南の門にて
「お父様とお母様、行っちゃいましたね……」
「そうね……アニス、一緒に鍛錬しましょう……」
セレナお姉様が不安そうな、悔しそうな、そんな顔で告げる。
自分も一端の冒険者なのに、留守番を言い渡されたのが悔しいのだろう。
私も同じ気持ちだった。
だが、つい先日冒険者になったばかりの私より、セレナお姉様はよっぽど悔しいはずだ。
その証拠に声は平静を保ちつつも、唇は噛みしめられ、拳は強く握りしめられていた。
「はい……」
もちろん私はすぐさま承諾する。
私が鍛錬の誘いを断るわけないし、なにより、少しでも気を紛らわせたいからだ。
お姉様も素直に鍛錬をしたいという思いもあるが、その意味合いも強いだろう。
私たちは庭に出て、鍛錬を始めた。
▼▲▼▲▼ 【ボルグ·ファルダンside】
俺とリリスが街門に着くと、すでに多くの冒険者が集まっていた。
ソムサの街は大きな壁で覆われており、東西南北それぞれに門がある。
ここは南の門だ。
セセル森林はソムサの街の南西に位置するため、西の門にも多くの冒険者が集まっていることだろう。

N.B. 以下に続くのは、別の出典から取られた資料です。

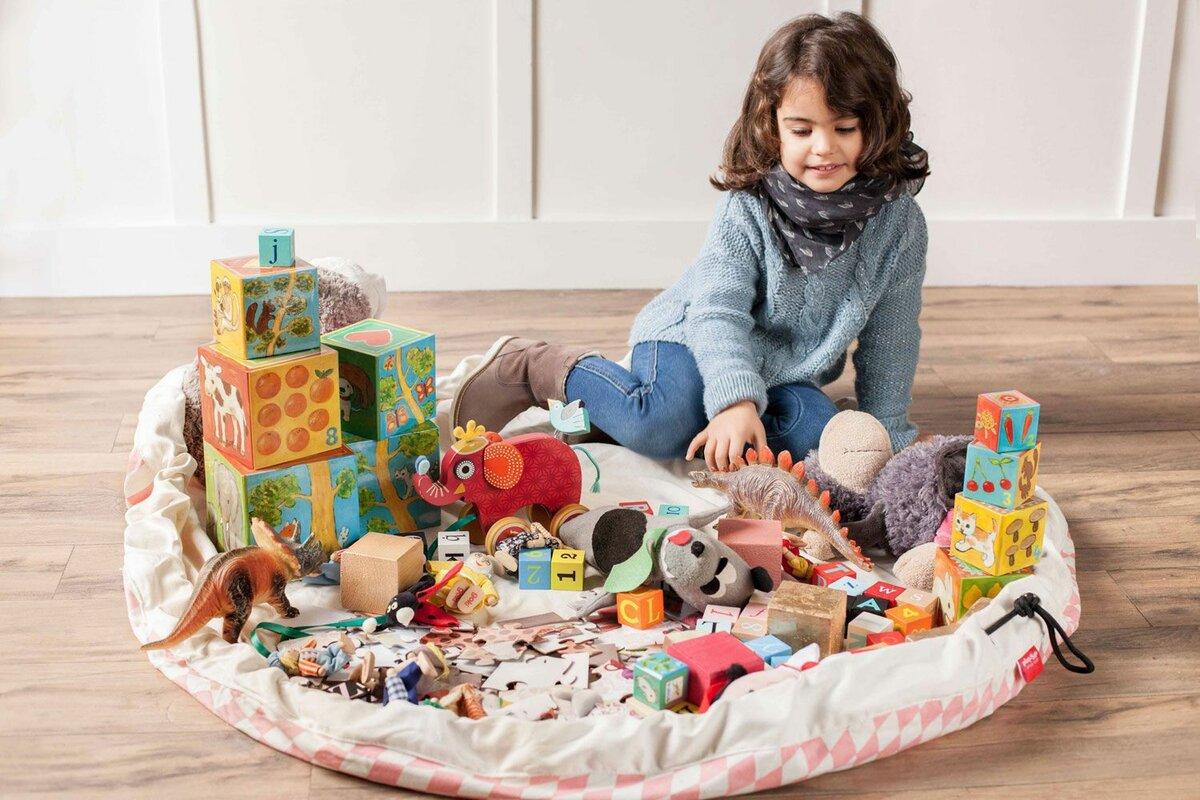 нашей картинки с детьми с игрушками также стало известно
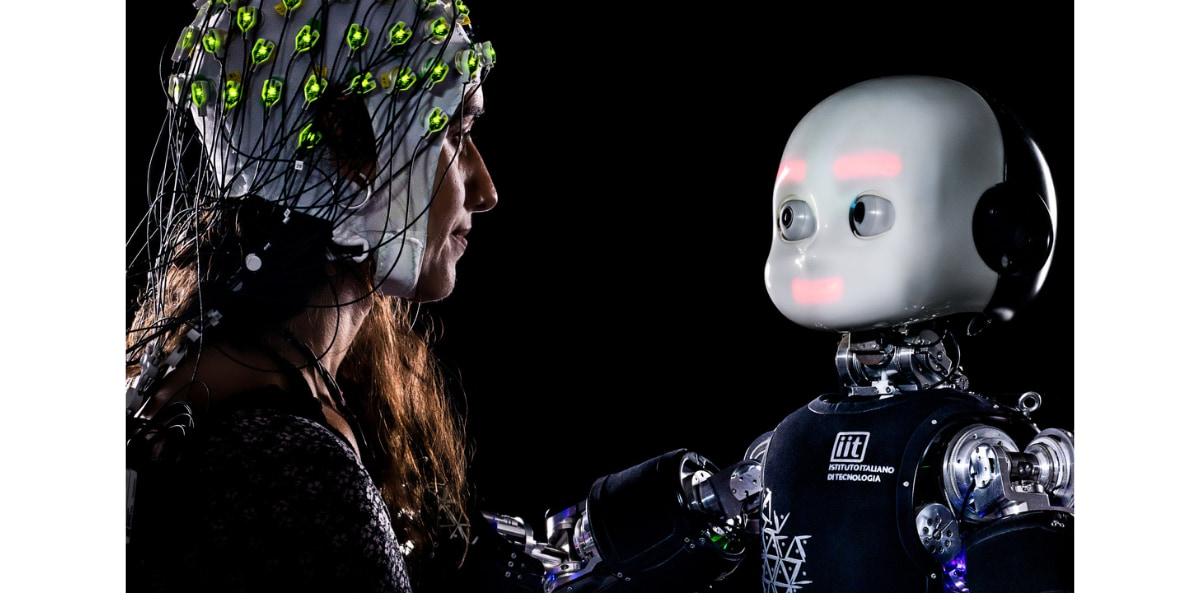 人間はロボットに見つめられているだけで集中を乱される。そこに命があるかどうかは関係なかった。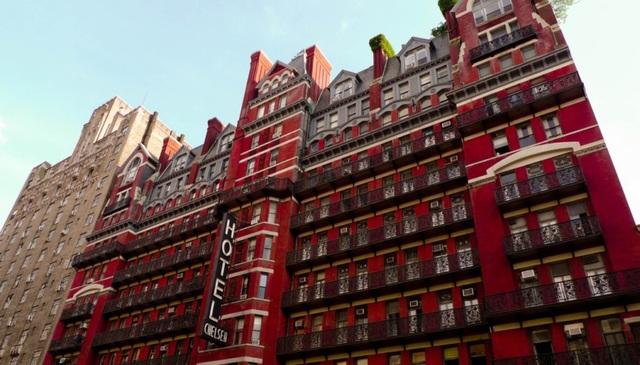 Khách sạn Chelsea là công trình cao nhất thành phố New York vào thời điểm nó bắt đầu đi vào hoạt động.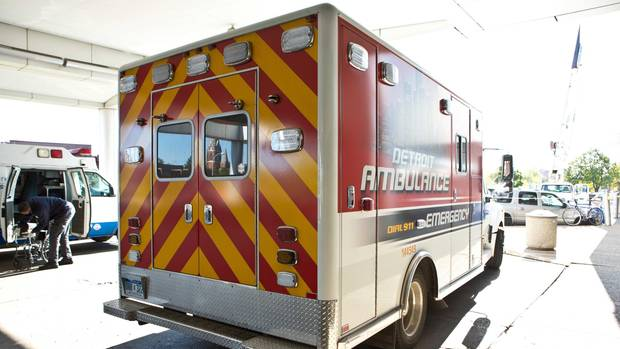 Abgebildet ist ein Krankenwagen aus Detroit. Der Vorfall ereignete sich in einem Vorort der Großstadt in Michigan.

俺は50人ほどいるであろう冒険者の前に出て、声を張り上げる。
「俺はCランク冒険者のボルグ·ファルダンだ!今回、南門の指揮官を任されている!危険な戦いになるだろうが、このソムサの街を守るため、力を合わせよう!」
おーっ!と少しだけ声が上がった。
「皆さん、今回、南門の副指揮官を任されています。リリス·ファルダンです。みんなで頑張りましょう!」
おーーーーーっ!!!多くの冒険者から大きな声が上がる。
リリスは可愛いから男の多い冒険者の注目を集め、大きく士気を高めることに成功したようだ。
「それではこれから街の外に出て応戦するぞ。魔法使いや弓使いは外壁に登って援護してくれ。……行くぞ!俺の後に続け!」
俺がそう言いながら南門を出ると、冒険者たちもついてきて、左右に展開する。
準備は整った。
これであとは襲ってくるのを待つだけだ。
そんな時、前から一人の男が走ってきた。
肩を大きく揺らしており、全力で走ってきたようだ。
それは、斥候を担当した冒険者だ。
「ついに……きたぞ、あと五分くらいで到着するぞ」
その言葉に通りの時間で、俺たちの前にボアの群れが現れた。